## YOUR OBJECTIVE
According to the account of the Azure calendar glitch, how long is a transfer certificate valid?

Now the software biz behemoth has put its hands up and admitted in a detailed dissection of the blunder how a calendar glitch trashed its server farm. It's also a handy guide to setting up your own wholesale-sized cloud platform.

The mega-crash stemmed from the handling of messages passed between a virtual machine running a client's application and the underlying host operating system running on each of the Azure servers.

These messages are encrypted using a public-private key pair taken from a "transfer certificate" generated within the VM. This security measure allows the host OS and the VM to trust their communications channel, through which stuff such as SSL certificates and diagnostic health checks are sent.

A transfer certificate is valid for a year from its creation date. A certificate created by an agent in a VM on 29 February 2012 will expire on 29 February 2013, a date that simply doesn't exist. This crashed the certificate validation process, bringing the start up of the VM to a halt.

Dataset entries:
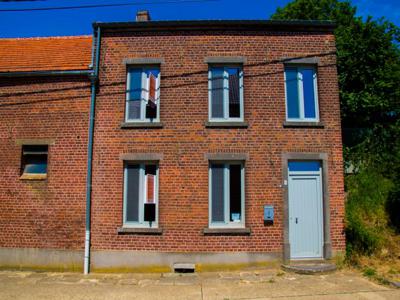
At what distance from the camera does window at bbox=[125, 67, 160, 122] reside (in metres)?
11.1

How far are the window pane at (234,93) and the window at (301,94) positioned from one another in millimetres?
1474

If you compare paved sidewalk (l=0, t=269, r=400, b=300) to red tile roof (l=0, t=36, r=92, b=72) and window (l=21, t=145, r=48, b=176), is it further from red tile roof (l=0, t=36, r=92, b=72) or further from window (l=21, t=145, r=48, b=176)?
red tile roof (l=0, t=36, r=92, b=72)

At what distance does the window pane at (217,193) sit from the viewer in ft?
35.0

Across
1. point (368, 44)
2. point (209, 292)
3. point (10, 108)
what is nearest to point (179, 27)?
point (10, 108)

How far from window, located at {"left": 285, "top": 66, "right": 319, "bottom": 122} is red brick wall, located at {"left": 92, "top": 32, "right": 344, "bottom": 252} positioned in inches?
9.6

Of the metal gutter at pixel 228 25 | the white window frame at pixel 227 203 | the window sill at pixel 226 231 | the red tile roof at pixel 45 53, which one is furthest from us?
the red tile roof at pixel 45 53

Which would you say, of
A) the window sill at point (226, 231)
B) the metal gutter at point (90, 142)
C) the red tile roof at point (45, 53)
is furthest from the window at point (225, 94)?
the red tile roof at point (45, 53)

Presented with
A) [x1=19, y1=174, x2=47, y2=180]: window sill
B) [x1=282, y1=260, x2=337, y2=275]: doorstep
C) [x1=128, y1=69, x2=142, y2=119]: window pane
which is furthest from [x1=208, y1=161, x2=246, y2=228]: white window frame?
[x1=19, y1=174, x2=47, y2=180]: window sill

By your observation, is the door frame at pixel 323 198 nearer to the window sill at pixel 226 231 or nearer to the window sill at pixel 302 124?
the window sill at pixel 302 124

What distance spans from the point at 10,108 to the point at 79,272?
5295 mm

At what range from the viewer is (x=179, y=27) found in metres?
11.4

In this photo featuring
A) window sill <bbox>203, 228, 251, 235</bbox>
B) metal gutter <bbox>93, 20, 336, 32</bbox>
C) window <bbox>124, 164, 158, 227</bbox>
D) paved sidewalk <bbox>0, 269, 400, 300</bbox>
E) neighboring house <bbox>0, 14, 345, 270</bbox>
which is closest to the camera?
paved sidewalk <bbox>0, 269, 400, 300</bbox>

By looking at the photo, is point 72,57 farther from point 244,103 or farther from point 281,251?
point 281,251

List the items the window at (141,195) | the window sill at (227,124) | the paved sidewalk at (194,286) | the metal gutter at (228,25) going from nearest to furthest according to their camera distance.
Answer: the paved sidewalk at (194,286)
the window at (141,195)
the window sill at (227,124)
the metal gutter at (228,25)
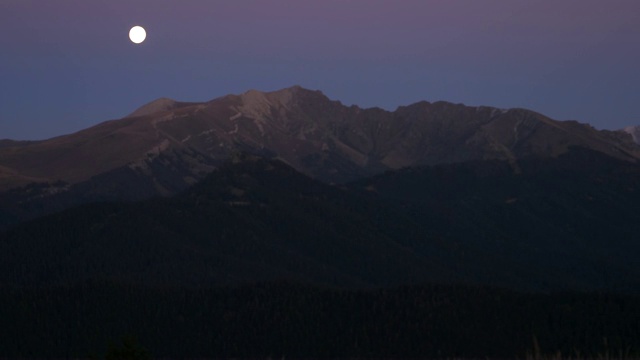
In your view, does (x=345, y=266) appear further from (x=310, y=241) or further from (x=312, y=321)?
(x=312, y=321)

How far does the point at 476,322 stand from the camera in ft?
177

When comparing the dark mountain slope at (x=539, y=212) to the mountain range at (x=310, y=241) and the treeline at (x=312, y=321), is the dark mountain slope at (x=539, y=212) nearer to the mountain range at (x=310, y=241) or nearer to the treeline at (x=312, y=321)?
the mountain range at (x=310, y=241)

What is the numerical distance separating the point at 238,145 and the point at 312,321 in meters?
117

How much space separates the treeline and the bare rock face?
8582cm

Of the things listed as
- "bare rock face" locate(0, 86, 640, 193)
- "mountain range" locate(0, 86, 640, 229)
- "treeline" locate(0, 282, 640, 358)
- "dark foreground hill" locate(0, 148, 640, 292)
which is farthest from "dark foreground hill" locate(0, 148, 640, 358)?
"bare rock face" locate(0, 86, 640, 193)

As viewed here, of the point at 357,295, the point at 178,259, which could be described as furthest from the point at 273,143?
the point at 357,295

## ANSWER BOX
A year from its creation date.